■ Aim of the task ■
Take the lines from the one containing "Given the choices" through the final line below and restate them exactly. Omit the pictures.

(Spatial reasoning question data)
++++++

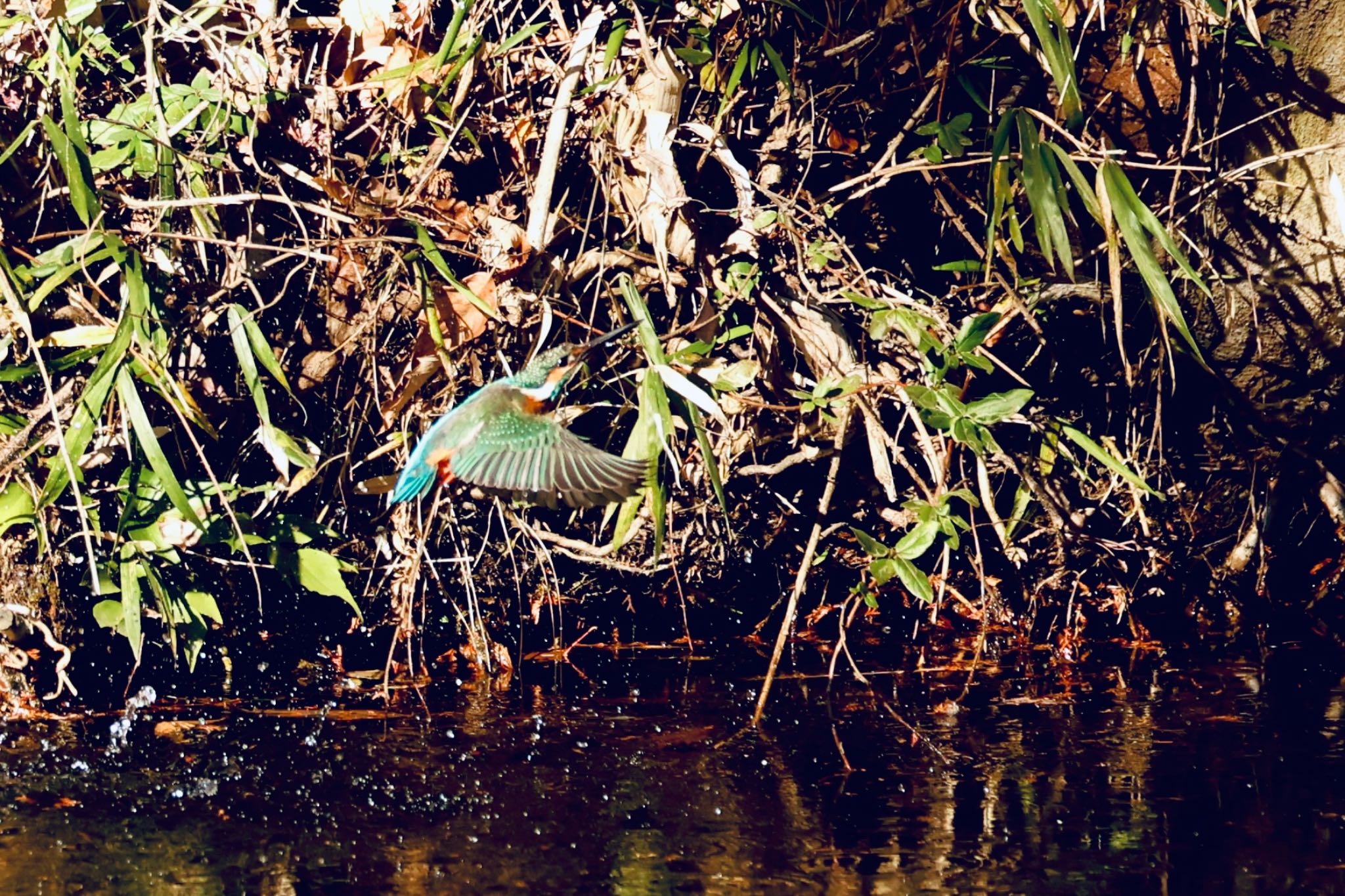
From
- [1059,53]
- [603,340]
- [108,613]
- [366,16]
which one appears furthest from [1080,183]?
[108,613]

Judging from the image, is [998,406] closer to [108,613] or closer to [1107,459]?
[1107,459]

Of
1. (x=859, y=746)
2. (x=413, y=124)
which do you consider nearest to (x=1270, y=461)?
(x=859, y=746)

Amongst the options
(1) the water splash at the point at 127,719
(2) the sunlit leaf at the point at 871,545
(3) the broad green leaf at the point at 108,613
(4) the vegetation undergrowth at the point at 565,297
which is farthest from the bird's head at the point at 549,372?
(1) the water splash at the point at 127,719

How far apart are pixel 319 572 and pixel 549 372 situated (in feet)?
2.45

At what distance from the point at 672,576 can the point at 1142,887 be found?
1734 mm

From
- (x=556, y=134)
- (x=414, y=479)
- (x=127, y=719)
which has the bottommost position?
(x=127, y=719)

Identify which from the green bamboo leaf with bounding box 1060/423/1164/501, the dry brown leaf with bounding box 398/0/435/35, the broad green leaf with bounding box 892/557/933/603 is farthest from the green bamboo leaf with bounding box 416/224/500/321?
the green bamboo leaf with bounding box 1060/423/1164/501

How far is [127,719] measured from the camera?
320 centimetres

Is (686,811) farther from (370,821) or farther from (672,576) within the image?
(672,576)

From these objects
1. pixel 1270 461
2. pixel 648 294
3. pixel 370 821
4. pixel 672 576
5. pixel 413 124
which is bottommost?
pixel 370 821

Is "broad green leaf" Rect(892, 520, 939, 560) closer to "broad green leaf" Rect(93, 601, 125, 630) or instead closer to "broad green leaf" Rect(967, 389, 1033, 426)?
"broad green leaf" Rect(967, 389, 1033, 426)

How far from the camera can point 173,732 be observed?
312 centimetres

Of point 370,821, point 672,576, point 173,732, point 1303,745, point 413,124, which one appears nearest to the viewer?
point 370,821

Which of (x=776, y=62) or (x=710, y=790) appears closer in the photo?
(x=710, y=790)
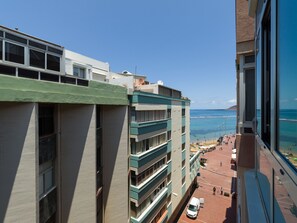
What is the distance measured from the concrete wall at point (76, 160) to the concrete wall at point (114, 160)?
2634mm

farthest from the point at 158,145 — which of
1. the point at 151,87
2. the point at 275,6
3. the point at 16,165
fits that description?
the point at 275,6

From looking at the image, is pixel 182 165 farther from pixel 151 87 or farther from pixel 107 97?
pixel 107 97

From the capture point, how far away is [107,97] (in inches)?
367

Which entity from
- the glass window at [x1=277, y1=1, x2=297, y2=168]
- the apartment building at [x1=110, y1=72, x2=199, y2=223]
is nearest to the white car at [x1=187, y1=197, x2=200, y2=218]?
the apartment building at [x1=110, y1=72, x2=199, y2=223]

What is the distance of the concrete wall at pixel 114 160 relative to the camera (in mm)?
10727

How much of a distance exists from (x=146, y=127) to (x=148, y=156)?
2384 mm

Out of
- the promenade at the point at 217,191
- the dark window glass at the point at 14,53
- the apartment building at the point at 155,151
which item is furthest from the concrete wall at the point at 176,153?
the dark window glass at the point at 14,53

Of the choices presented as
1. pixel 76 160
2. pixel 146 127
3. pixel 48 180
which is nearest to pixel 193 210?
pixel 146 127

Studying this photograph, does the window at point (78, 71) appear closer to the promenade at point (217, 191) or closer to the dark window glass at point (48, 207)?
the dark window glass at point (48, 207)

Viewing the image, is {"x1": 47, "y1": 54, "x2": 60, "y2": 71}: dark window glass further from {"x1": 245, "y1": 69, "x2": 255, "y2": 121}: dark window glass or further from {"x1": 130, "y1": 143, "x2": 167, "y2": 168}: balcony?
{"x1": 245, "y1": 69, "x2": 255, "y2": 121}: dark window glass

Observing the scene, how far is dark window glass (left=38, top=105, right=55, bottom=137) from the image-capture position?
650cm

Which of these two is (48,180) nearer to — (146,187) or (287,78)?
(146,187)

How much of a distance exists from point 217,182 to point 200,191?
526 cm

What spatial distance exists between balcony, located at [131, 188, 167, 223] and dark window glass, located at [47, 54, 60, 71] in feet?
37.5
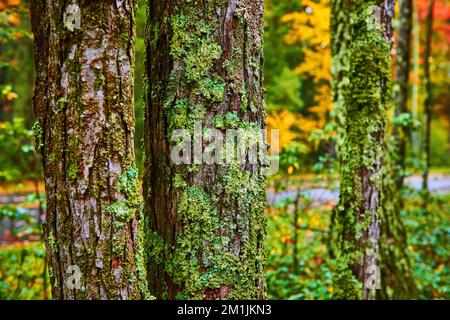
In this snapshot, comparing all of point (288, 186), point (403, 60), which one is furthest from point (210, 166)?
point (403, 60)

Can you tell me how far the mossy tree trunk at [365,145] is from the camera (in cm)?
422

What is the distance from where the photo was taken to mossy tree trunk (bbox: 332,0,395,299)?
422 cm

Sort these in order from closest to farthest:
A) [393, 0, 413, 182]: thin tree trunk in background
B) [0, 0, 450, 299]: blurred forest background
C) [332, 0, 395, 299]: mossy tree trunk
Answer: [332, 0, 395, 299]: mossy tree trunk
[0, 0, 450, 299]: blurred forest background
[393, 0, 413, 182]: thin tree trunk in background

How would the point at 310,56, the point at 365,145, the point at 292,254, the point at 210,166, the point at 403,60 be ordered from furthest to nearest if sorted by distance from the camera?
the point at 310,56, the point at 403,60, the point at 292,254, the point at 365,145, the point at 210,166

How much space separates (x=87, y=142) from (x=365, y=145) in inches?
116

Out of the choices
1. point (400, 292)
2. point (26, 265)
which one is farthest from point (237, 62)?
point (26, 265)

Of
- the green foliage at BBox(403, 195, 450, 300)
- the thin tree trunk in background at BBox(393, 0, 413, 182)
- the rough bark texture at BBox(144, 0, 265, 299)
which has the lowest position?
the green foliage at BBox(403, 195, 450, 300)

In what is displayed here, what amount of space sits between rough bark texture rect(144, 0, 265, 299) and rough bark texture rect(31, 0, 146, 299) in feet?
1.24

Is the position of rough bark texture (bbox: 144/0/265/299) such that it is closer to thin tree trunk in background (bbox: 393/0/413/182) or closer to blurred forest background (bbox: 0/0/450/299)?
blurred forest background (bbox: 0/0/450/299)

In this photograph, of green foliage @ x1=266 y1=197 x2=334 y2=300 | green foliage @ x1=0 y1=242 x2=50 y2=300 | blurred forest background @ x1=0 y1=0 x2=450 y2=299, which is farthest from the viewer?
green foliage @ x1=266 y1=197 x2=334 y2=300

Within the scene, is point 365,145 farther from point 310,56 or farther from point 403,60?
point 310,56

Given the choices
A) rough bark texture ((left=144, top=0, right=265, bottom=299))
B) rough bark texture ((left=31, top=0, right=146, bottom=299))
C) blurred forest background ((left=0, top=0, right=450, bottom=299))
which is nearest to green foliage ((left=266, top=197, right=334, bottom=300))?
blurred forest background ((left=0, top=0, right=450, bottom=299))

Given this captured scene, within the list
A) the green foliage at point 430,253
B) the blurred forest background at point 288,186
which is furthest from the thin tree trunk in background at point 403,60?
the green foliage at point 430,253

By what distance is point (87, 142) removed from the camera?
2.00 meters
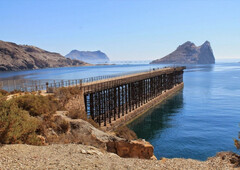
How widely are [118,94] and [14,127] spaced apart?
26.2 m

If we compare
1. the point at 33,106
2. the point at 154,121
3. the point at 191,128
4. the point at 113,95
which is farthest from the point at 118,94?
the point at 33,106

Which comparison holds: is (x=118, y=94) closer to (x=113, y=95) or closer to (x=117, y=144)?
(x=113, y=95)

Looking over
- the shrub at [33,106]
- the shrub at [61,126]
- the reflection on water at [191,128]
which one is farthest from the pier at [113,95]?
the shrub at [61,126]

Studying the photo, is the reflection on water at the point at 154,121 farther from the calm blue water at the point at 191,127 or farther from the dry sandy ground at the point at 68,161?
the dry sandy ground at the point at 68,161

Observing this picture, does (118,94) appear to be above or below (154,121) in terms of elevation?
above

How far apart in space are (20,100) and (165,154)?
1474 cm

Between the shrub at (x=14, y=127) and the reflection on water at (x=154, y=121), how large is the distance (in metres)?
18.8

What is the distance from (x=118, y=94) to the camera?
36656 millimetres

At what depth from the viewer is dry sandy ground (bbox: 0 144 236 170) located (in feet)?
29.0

++++++

■ Answer to this problem ■
Given the choices
A) rough bark texture ((left=144, top=0, right=265, bottom=299))
B) rough bark texture ((left=31, top=0, right=146, bottom=299))
C) blurred forest background ((left=0, top=0, right=450, bottom=299))
which is nearest to green foliage ((left=266, top=197, right=334, bottom=300))?
blurred forest background ((left=0, top=0, right=450, bottom=299))

Given this captured scene, within the list
A) the green foliage at point 430,253
B) the blurred forest background at point 288,186
which is furthest from the thin tree trunk in background at point 403,60?
the green foliage at point 430,253

By what distance is point (87, 142) removed from the camera?
2.00 meters
How widely are [118,94] and [14,127] spaced apart?
26.2 m

If we compare
1. the point at 33,106
2. the point at 154,121
3. the point at 191,128
4. the point at 113,95
which is farthest from the point at 118,94?
the point at 33,106

Which comparison holds: is (x=118, y=94) closer to (x=113, y=95) or closer to (x=117, y=144)?
(x=113, y=95)

Looking over
- the shrub at [33,106]
- the shrub at [61,126]
- the reflection on water at [191,128]
which one is farthest from the pier at [113,95]?
the shrub at [61,126]

Studying the photo, is the reflection on water at the point at 154,121 farther from the calm blue water at the point at 191,127 or farther from the dry sandy ground at the point at 68,161?
the dry sandy ground at the point at 68,161

Observing this picture, does (118,94) appear to be above or below (154,121) in terms of elevation?
above

How far apart in space are (20,100) and (165,154)?
1474 cm

Between the shrub at (x=14, y=127) and the reflection on water at (x=154, y=121), how large is the distance (in metres)?
18.8

What is the distance from (x=118, y=94) to the camera?
36656 millimetres

At what depth from the viewer is dry sandy ground (bbox: 0 144 236 170) located (in feet)?
29.0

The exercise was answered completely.